If I could just see!
she thought to herself in frustration. A bony hand pressed down hard on her back just between her shoulder blades, the full force of a man’s weight behind it. Her arms gave way and she was pinned, the pressure on her slight frame bursting the air from her lungs. Fire shot through her chest as she heard a light crackle, felt the pain of a rib cracking under that iron palm.

She tried to scream, but her breath was gone. Struggle as she might, Candice could not suck in a mouthful of air. The muscles all along her back spasmed under the crushing hand. Her bound hands curled back with the convulsions, fingers trembling with her pain, suffocation, and resignation. She had been bested, both by her captors and her own body, and there was nothing she could do about it.

“And you vill stay down!” said a sharply accented voice above her as the hand disappeared from her back. He had seen her defeat and knew, for the time being, Candice was helpless and docile. Her head swam. She desperately tried to focus all her attention on pulling in a bit of air, coaxing her lungs to reset themselves and start working properly again. The relief as the first edge of breath rubbed against the searing pain of the newly cracked rib gave her reason to hope that she was not dead yet.
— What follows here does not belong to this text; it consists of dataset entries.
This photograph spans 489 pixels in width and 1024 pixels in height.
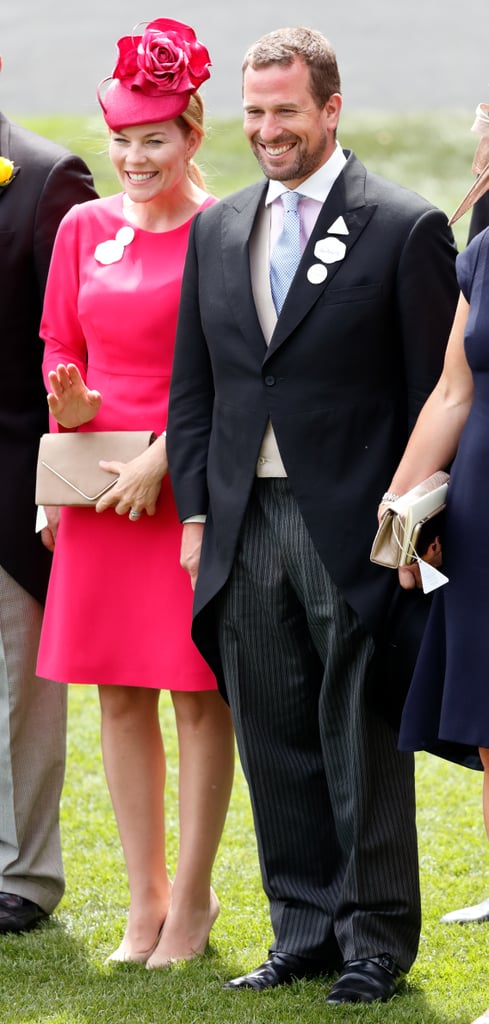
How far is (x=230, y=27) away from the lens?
18.9 meters

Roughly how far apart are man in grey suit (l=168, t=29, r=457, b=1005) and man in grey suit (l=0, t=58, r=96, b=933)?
66 centimetres

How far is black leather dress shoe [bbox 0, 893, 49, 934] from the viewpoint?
431 centimetres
Somehow she summoned the strength to roll onto her side. After several searing breaths, she curled her knees up and tried to stop her sobbing. In part, she wanted to curb the tears because she didn’t want her captors to see her fragile boohooing, but more importantly, each jagged sob jerked against her ribs and made her wish she could just faint.

She was helpless and she had lost this battle with her kidnappers, but she was still alive—a mercy for which she took a moment to thank the gods. Candice decided to rest, regroup, and wait for her next opportunity.

 

A column of workmen with tool chests followed Nameer Xa-Ven into the bubbly pink room that held Verdu. The bath and the ministrations of the palace barber had turned the nearly dead prince into a much more presentable figure. Propped up in the frilly bed, he remained sickly around the eyes and very pale, but the change was still remarkable.

“Success,” Nameer said. “You survived the night. How fortunate.” He waved the workmen around the bed. “These men are here to help get you standing.”